Posts Tagged tax return preparer
Earned Income Tax Credit Requires Tax Preparer Ethics
Posted on July 25, 2011 | Tax Studies.
The incidents of IRS audits are increasing and about 40 percent of audited tax returns last year involved the Earned Income Tax Credit (EITC). Examination of a tax return by the IRS is time-consuming and frustrating. Although there is no sure way to avoid an audit, choosing a high quality tax preparer is especially valuable.
A report by the National Taxpayer Advocate states that 60 percent of individuals use paid tax preparers. If the IRS suspects that a particular tax return preparer is consistently engaged in erroneous acts, all the work of that preparer is at risk for examination. Consequently, taxpayers benefit by careful selection of a professional who has completed an IRS registered tax return preparer program.
The EITC is a refundable credit. Therefore, if it exceeds tax liability, it increases a tax refund. Although many who qualify for the EITC fail to apply for it, there are also ineligible taxpayers claiming the credit. The IRS has implemented tight standards of tax preparer ethics for addressing EITC situations.
One of the common errors the IRS has identified involves claiming a child for the EITC that is not eligible. Although a child is not required for the credit, taxpayers with qualifying children are entitled to the EITC at lower income levels than a childless taxpayer.
A qualifying child for the EITC must have lived in the US with the taxpayer for half the year. The child’s relationship with the taxpayer must be son, daughter, stepchild, foster child, brother, sister, stepbrother, stepsister, or a descendant of any of them. Finally, an EITC qualifying child must be under age 19, a full-time student under 24 or totally disabled. A child who files a joint tax return is ineligible unless filing only to claim a full refund of withholding.
Registered Tax Return Preparer training provides all the conditions taxpayers must meet for the EITC. Although earned income is required, the adjusted gross income of the taxpayer must not exceed income limits based upon filing status and family size. Individuals who are married filing separately cannot claim the EITC. An important part of RTRP guidelines is avoiding incorrect claims of Head of Household status in order to obtain the EITC.

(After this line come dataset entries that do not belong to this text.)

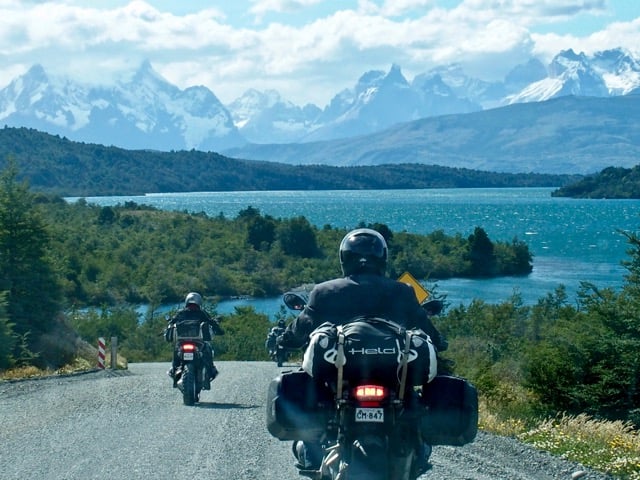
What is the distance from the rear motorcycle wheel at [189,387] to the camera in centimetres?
1395

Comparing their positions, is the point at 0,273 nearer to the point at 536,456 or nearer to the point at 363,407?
the point at 536,456

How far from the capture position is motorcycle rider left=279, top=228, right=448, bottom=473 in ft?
19.7

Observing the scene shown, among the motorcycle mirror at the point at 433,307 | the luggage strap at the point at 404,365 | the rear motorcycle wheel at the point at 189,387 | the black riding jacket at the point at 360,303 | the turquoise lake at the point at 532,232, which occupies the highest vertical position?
the black riding jacket at the point at 360,303

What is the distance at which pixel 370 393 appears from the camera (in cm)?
538

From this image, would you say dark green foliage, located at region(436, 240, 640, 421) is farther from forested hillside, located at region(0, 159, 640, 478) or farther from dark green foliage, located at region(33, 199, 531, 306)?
dark green foliage, located at region(33, 199, 531, 306)

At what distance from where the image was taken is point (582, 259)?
293 feet

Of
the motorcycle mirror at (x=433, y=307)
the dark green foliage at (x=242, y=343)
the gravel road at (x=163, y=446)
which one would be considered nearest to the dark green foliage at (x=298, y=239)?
the dark green foliage at (x=242, y=343)

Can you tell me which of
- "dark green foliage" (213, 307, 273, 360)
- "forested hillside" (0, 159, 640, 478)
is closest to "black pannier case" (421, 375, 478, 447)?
"forested hillside" (0, 159, 640, 478)

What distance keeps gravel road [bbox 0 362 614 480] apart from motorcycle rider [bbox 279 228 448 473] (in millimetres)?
2001

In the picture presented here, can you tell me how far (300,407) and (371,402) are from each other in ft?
1.70

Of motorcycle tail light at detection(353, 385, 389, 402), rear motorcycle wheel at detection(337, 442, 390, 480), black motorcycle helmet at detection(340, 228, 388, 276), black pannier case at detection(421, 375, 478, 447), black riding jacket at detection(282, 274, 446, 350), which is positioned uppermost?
black motorcycle helmet at detection(340, 228, 388, 276)

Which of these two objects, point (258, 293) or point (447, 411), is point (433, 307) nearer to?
point (447, 411)

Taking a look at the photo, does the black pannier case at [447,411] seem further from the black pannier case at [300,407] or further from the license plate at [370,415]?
the black pannier case at [300,407]

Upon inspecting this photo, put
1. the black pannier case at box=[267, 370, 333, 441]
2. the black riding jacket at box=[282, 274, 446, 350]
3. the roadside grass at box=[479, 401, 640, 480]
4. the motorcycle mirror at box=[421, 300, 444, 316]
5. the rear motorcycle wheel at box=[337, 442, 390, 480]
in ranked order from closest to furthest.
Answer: the rear motorcycle wheel at box=[337, 442, 390, 480] < the black pannier case at box=[267, 370, 333, 441] < the black riding jacket at box=[282, 274, 446, 350] < the motorcycle mirror at box=[421, 300, 444, 316] < the roadside grass at box=[479, 401, 640, 480]
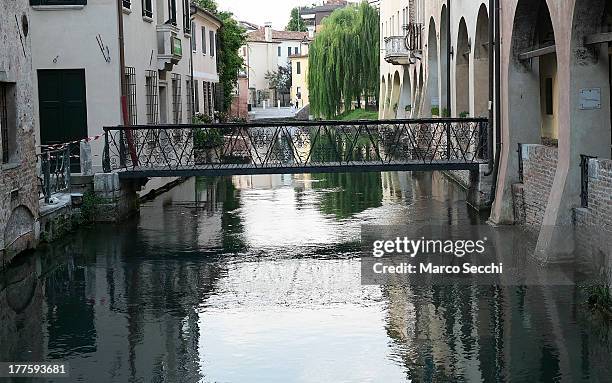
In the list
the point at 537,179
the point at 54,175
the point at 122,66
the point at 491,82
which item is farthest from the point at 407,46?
the point at 537,179

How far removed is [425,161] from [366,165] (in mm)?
1281

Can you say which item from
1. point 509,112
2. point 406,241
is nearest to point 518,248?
point 406,241

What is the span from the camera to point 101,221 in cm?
2012

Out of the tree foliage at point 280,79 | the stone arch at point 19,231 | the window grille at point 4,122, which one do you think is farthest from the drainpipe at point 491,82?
the tree foliage at point 280,79

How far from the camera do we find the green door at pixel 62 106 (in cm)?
2203

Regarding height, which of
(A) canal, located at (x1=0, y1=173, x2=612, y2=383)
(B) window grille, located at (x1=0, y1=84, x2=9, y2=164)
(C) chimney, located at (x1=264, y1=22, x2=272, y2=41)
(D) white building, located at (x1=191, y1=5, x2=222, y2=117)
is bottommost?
(A) canal, located at (x1=0, y1=173, x2=612, y2=383)

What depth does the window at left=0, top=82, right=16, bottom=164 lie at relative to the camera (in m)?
15.8

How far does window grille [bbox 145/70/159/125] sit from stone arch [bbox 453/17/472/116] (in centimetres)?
788

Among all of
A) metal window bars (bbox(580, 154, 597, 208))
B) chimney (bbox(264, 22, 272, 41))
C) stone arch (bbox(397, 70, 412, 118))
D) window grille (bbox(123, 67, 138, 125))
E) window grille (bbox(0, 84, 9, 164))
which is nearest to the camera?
metal window bars (bbox(580, 154, 597, 208))

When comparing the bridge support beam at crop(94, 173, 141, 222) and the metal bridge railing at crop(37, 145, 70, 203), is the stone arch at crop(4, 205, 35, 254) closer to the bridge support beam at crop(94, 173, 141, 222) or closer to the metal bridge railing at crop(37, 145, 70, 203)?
the metal bridge railing at crop(37, 145, 70, 203)

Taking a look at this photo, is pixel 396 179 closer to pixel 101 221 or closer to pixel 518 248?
pixel 101 221

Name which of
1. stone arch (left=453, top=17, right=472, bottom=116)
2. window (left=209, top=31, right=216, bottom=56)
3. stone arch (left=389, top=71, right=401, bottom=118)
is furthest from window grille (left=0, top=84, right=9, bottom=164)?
stone arch (left=389, top=71, right=401, bottom=118)

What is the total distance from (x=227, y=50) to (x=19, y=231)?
31.5 meters

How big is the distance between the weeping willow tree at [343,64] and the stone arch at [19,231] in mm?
41000
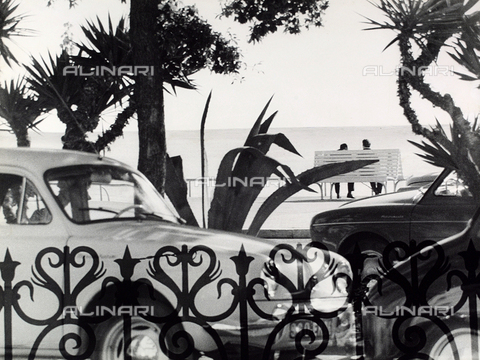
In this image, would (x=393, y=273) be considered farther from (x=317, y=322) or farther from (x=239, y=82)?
(x=239, y=82)

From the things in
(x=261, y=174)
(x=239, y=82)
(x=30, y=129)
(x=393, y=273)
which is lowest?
(x=393, y=273)

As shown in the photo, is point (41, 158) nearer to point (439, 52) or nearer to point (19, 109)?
point (19, 109)

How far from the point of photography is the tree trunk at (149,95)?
12.3 feet

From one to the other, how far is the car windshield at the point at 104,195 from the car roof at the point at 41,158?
4 cm

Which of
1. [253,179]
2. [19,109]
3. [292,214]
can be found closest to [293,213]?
[292,214]

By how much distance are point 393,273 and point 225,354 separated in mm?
1035

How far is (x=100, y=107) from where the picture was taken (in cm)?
383

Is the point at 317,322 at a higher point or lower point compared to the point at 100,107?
lower

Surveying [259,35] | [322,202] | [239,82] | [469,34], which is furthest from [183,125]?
[469,34]

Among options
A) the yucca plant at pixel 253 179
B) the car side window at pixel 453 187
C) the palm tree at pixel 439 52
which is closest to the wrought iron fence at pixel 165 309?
the yucca plant at pixel 253 179

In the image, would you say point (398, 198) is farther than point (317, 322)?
Yes

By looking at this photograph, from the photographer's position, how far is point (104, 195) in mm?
3514

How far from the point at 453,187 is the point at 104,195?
200cm

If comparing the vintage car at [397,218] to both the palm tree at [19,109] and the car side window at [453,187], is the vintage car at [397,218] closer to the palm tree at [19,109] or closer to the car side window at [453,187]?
the car side window at [453,187]
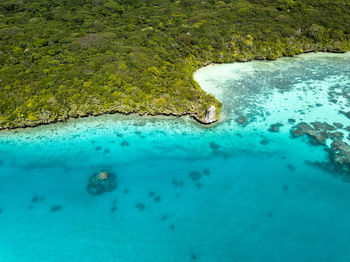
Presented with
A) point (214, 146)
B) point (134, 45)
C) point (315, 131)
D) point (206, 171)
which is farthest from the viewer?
point (134, 45)

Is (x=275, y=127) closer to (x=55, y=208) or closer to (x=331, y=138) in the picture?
(x=331, y=138)

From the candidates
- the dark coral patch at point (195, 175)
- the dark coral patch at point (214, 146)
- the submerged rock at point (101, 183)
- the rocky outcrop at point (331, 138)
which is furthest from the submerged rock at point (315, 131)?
the submerged rock at point (101, 183)

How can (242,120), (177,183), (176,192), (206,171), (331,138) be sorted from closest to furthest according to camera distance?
(176,192), (177,183), (206,171), (331,138), (242,120)

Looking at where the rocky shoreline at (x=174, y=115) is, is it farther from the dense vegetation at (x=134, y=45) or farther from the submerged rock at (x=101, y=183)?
the submerged rock at (x=101, y=183)

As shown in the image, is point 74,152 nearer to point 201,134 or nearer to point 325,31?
point 201,134

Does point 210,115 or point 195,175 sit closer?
point 195,175

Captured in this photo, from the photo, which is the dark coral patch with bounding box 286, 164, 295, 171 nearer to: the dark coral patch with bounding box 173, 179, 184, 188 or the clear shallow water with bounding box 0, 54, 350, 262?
the clear shallow water with bounding box 0, 54, 350, 262

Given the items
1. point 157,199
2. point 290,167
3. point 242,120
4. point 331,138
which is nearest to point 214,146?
point 242,120
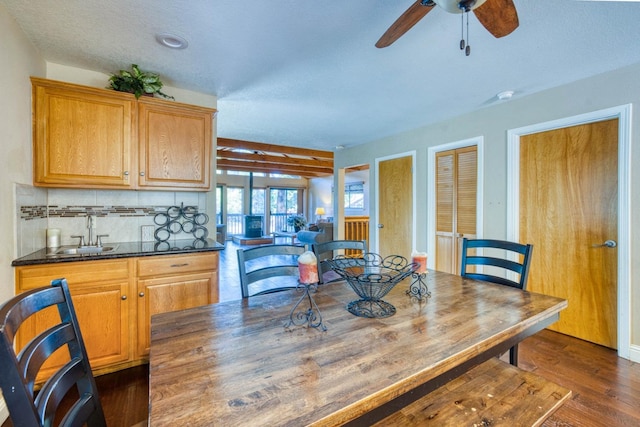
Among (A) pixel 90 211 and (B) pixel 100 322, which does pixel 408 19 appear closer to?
(B) pixel 100 322

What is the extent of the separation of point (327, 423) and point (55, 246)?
2.61 metres

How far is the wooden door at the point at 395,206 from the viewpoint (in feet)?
13.7

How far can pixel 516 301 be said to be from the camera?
1.45m

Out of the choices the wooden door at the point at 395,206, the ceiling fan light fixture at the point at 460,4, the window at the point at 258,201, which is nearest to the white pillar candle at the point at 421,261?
the ceiling fan light fixture at the point at 460,4

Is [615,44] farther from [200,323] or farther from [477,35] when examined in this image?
[200,323]

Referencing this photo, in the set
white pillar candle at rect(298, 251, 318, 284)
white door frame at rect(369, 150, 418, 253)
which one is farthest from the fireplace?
white pillar candle at rect(298, 251, 318, 284)

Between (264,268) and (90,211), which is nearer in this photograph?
(264,268)

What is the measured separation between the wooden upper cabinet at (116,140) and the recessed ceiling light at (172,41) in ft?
1.81

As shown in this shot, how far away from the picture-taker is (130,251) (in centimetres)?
217

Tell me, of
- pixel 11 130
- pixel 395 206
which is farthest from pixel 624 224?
pixel 11 130

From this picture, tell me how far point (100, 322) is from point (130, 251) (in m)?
0.50

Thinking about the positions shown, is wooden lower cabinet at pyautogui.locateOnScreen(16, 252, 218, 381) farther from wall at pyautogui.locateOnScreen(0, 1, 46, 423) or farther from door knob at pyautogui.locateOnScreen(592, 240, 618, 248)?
door knob at pyautogui.locateOnScreen(592, 240, 618, 248)

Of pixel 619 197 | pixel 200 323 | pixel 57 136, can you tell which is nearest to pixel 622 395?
pixel 619 197

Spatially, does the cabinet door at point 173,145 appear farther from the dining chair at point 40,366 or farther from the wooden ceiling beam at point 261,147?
the wooden ceiling beam at point 261,147
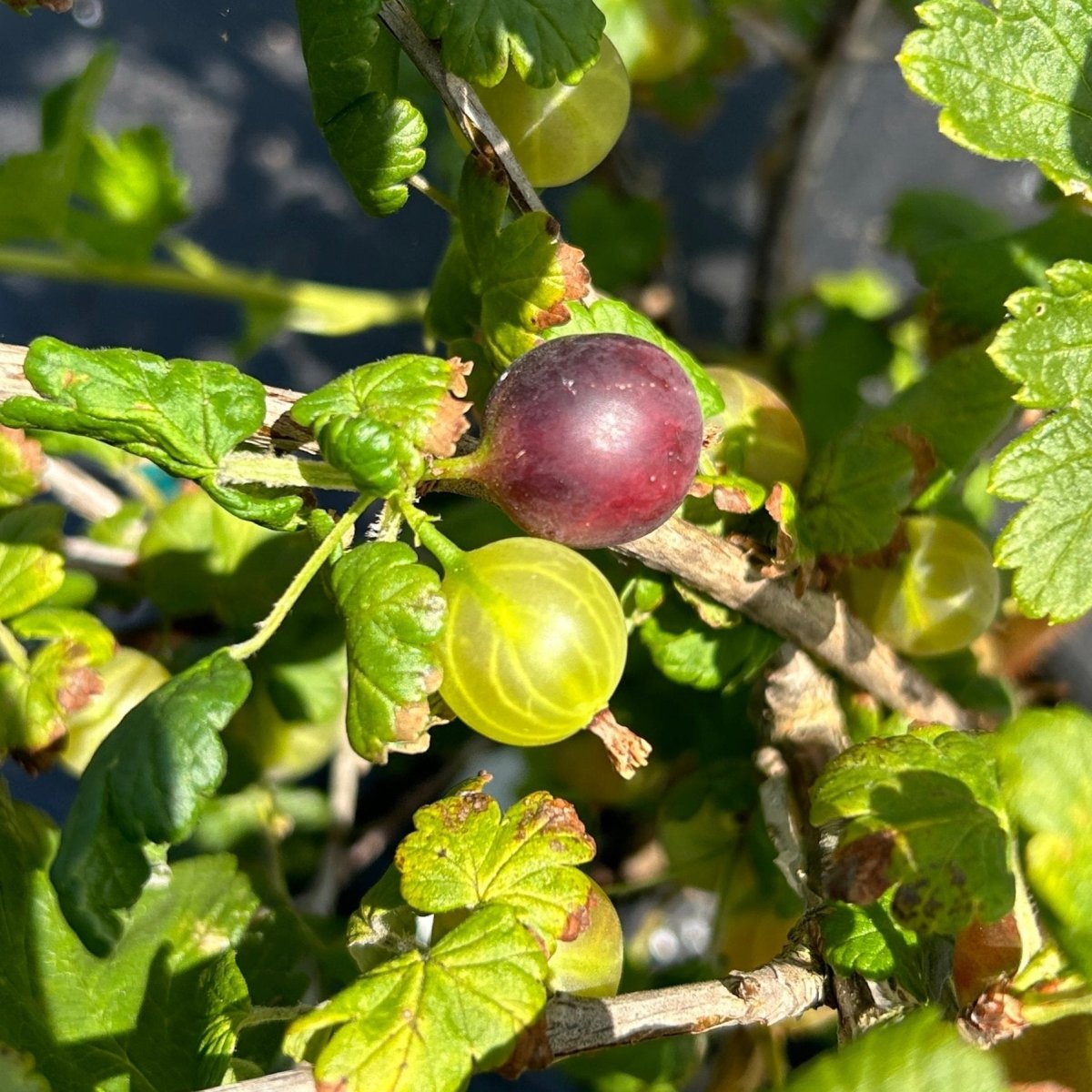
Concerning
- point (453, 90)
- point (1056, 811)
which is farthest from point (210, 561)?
point (1056, 811)

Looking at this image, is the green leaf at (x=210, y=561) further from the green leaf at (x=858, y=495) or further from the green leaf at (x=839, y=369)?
the green leaf at (x=839, y=369)

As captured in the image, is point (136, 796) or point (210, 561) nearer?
point (136, 796)

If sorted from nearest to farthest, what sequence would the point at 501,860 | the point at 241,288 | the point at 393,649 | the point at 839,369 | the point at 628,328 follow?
the point at 393,649 < the point at 501,860 < the point at 628,328 < the point at 241,288 < the point at 839,369

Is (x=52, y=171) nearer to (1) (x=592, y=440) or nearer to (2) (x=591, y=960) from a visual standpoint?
(1) (x=592, y=440)

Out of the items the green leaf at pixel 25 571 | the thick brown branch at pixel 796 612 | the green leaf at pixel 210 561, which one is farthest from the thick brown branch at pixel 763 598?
the green leaf at pixel 210 561

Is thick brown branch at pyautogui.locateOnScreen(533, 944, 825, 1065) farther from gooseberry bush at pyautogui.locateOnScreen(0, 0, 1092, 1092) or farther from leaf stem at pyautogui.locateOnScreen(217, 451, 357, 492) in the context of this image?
leaf stem at pyautogui.locateOnScreen(217, 451, 357, 492)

Taxpayers claiming the EITC must be US citizens at least 25 years old and under age 65. They are also required to have lived for more than half the year in the US and cannot be claimed as dependents of someone else.
The highest EITC is available to taxpayers with three qualifying children. This is an expansion of the previous threshold allowing two children as the maximum.
Tax Preparer Jobs Require Attention to Detail
Posted on June 5, 2011 | Tax Studies.
In addition to the technical skills you acquire to become a tax preparer, you also need to develop an ability to make judgments about income and deductions. This talent goes deeper than your knowledge about using the correct tax forms for accurately reporting diverse types of items.
Your income tax course covers all the basics about income reporting and tax calculation. Beyond that lies the ethical territory of avoiding understatements of taxable income. Part of this area of tax work involves deriving information from a taxpayer. In addition, ethical responsibilities of a Registered Tax Return Preparer include having adequate disclosure of details on completed tax returns.
This is particularly important when reporting business expenses. Taxpayers using Schedule C to report business revenue and expenses have commonly engaged in abusive understatements of income. A RTRP is required to enter only verifiable amounts on tax forms such as Schedule C.
Taxpayers should disclose information in a specific manner. Tax return preparers must have assurance that the figures on tax forms are reliable. Inquiries are necessary regarding any items that don’t necessarily appear obviously deductible. For example, tax returns should not have a category called “Other Expense” without explanation of the expense descriptions.
Your ethics tax class helps you understand that taxpayers must provide clear descriptions for the amounts you place on their tax forms. IRS guidelines require that you disclose descriptions that are verifiable in the event of audit. If insufficient space exists on the tax forms, descriptions must continue on attachments to tax returns.
Section 6694(a) of the tax code imposes a penalty on tax return preparers who provide a return reflecting understatement of tax liability due to an “unreasonable position” if the preparer knew – or reasonably should have known – that the taxpayer’s income reporting is inaccurate. To avoid having an unreasonable position, you must report items on a taxpayer’s return only when there is substantial authority for the position or it is properly disclosed.
Therefore, obtaining substantial details about tax return items helps assure that your position is reasonable for including them on a taxpayer’s return. Some of the cases where this can apply are itemized deductions for medical expenses, charitable donations, and casualty losses. Taxpayers usually require your guidance about these categories, such as assurance that over-the-counter medications are not treated as medical expense and the value of goods received for charitable donations is applied to reduce the tax deduction.